##### SUPPLIED DATA

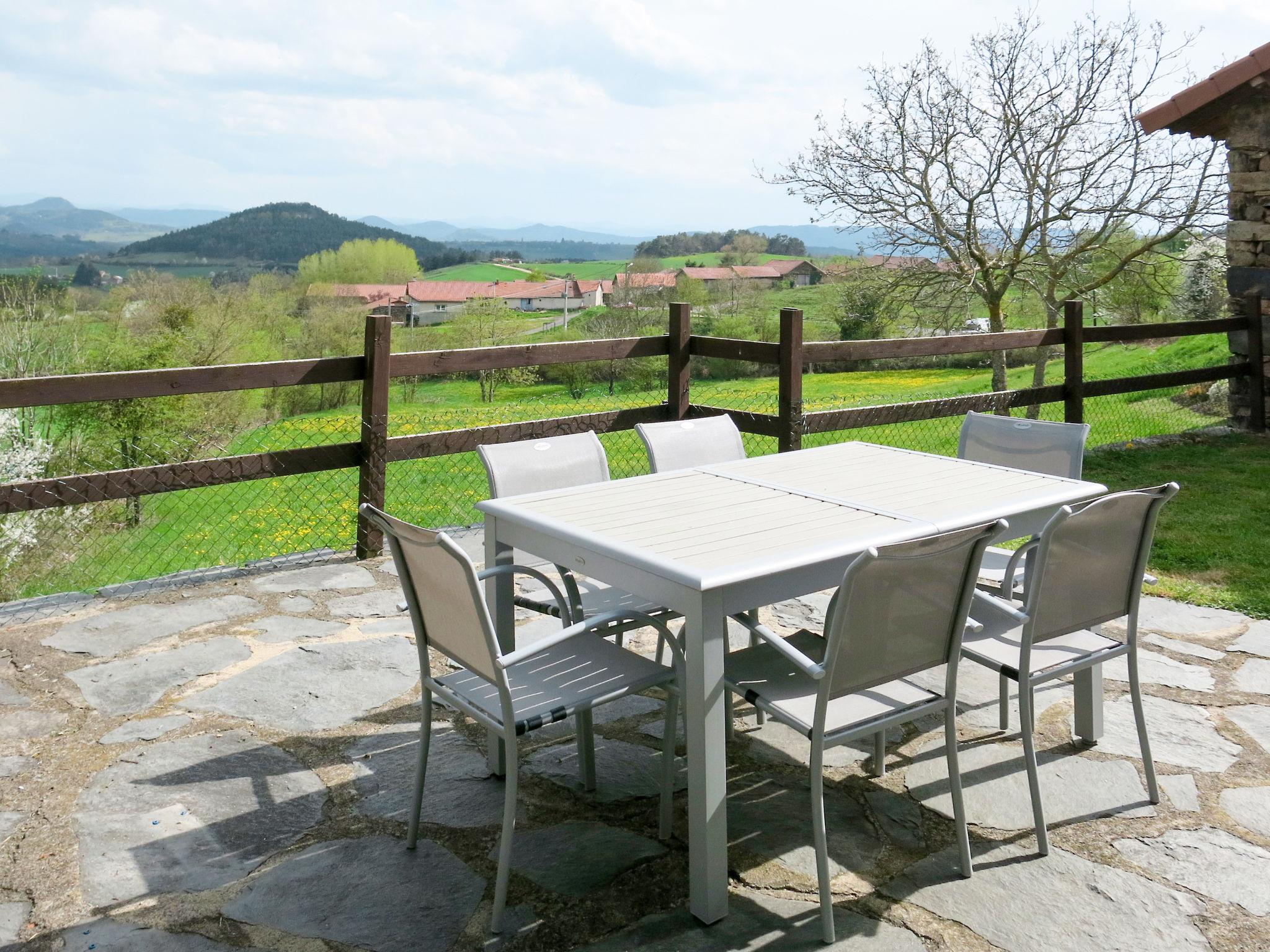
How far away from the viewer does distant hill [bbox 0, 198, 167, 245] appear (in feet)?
157

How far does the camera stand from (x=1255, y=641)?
3.78 m

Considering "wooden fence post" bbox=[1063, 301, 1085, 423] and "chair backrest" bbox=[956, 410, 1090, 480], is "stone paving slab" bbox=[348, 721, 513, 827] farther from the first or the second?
"wooden fence post" bbox=[1063, 301, 1085, 423]

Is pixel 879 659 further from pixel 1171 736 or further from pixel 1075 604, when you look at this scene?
pixel 1171 736

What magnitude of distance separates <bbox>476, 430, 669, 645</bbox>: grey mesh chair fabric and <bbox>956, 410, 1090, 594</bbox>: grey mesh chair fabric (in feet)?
3.96

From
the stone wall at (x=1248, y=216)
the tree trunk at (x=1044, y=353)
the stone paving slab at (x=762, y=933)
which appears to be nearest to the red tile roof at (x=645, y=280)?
the tree trunk at (x=1044, y=353)

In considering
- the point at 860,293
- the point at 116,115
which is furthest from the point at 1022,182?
the point at 116,115

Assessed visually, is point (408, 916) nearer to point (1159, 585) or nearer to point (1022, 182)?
point (1159, 585)

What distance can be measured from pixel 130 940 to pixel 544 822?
94 centimetres

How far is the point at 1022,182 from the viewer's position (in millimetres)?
12125

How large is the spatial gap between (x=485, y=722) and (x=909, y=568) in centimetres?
98

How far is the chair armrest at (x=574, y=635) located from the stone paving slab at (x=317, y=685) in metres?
1.01

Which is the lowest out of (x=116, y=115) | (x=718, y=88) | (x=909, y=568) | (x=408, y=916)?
(x=408, y=916)

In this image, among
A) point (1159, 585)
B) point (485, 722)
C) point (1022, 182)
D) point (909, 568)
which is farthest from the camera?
point (1022, 182)

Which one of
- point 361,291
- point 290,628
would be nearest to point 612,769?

##########

> WORK INSTRUCTIONS
Pictures in the records above should not be copied. Repeat everything else exactly.

> EXERCISE OUTPUT
How far away from the viewer does distant hill [bbox 0, 198, 167, 245] appear (in feet)?
157

How far does the camera stand from (x=1255, y=641)?
3.78 m

Considering "wooden fence post" bbox=[1063, 301, 1085, 423] and "chair backrest" bbox=[956, 410, 1090, 480], is "stone paving slab" bbox=[348, 721, 513, 827] farther from the first or the second?
"wooden fence post" bbox=[1063, 301, 1085, 423]

Is pixel 879 659 further from pixel 1171 736 or further from pixel 1075 604, when you look at this scene?
pixel 1171 736

What magnitude of distance separates <bbox>476, 430, 669, 645</bbox>: grey mesh chair fabric and <bbox>956, 410, 1090, 594</bbox>: grey mesh chair fabric (in feet)?
3.96

From
the stone wall at (x=1248, y=216)
the tree trunk at (x=1044, y=353)
the stone paving slab at (x=762, y=933)
which appears to be nearest to the red tile roof at (x=645, y=280)?
the tree trunk at (x=1044, y=353)

In considering
- the point at 860,293
- the point at 116,115
which is furthest from the point at 1022,182?
the point at 116,115

Assessed visually, is point (408, 916) nearer to point (1159, 585) or nearer to point (1022, 182)?
point (1159, 585)

What distance can be measured from pixel 130 940 to pixel 544 822?
94 centimetres

How far is the point at 1022,182 from the viewer's position (in millimetres)?
12125

How large is the spatial gap between (x=485, y=722) and (x=909, y=568) in centimetres?
98

How far is the chair armrest at (x=574, y=635) located from the stone paving slab at (x=317, y=685) in metres?
1.01

Which is the lowest out of (x=116, y=115) | (x=718, y=88) | (x=909, y=568) | (x=408, y=916)?
(x=408, y=916)

In this image, among
A) point (1159, 585)
B) point (485, 722)
C) point (1022, 182)
D) point (909, 568)
which is farthest from the camera?
point (1022, 182)

Which one of
- point 361,291
- point 290,628
would be nearest to point 612,769?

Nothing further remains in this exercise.